___ EXTRACTED MATERIAL

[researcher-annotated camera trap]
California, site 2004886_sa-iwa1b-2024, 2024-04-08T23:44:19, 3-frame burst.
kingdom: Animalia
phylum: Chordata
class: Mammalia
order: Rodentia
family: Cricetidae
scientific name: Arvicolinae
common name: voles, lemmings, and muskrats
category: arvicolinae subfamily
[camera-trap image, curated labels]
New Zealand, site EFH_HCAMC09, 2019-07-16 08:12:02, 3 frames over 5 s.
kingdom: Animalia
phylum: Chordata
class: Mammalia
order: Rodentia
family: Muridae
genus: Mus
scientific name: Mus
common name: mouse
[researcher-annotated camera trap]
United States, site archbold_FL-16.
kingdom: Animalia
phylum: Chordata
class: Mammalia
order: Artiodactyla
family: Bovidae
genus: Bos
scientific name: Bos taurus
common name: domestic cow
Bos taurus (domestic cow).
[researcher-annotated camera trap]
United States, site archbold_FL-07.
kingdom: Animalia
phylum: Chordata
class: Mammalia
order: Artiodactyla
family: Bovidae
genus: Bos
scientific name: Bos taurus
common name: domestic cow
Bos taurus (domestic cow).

______

### INSTRUCTIONS FOR THE TASK
Would you retype the whole listing, exactly as it reads?

### SOLVED PROBLEM
[researcher-annotated camera trap]
California, site 2004886_sa-iwa1b-2024, 2024-04-08T23:44:19, 3-frame burst.
kingdom: Animalia
phylum: Chordata
class: Mammalia
order: Rodentia
family: Cricetidae
scientific name: Arvicolinae
common name: voles, lemmings, and muskrats
category: arvicolinae subfamily
[camera-trap image, curated labels]
New Zealand, site EFH_HCAMC09, 2019-07-16 08:12:02, 3 frames over 5 s.
kingdom: Animalia
phylum: Chordata
class: Mammalia
order: Rodentia
family: Muridae
genus: Mus
scientific name: Mus
common name: mouse
[researcher-annotated camera trap]
United States, site archbold_FL-16.
kingdom: Animalia
phylum: Chordata
class: Mammalia
order: Artiodactyla
family: Bovidae
genus: Bos
scientific name: Bos taurus
common name: domestic cow
Bos taurus (domestic cow).
[researcher-annotated camera trap]
United States, site archbold_FL-07.
kingdom: Animalia
phylum: Chordata
class: Mammalia
order: Artiodactyla
family: Bovidae
genus: Bos
scientific name: Bos taurus
common name: domestic cow
Bos taurus (domestic cow).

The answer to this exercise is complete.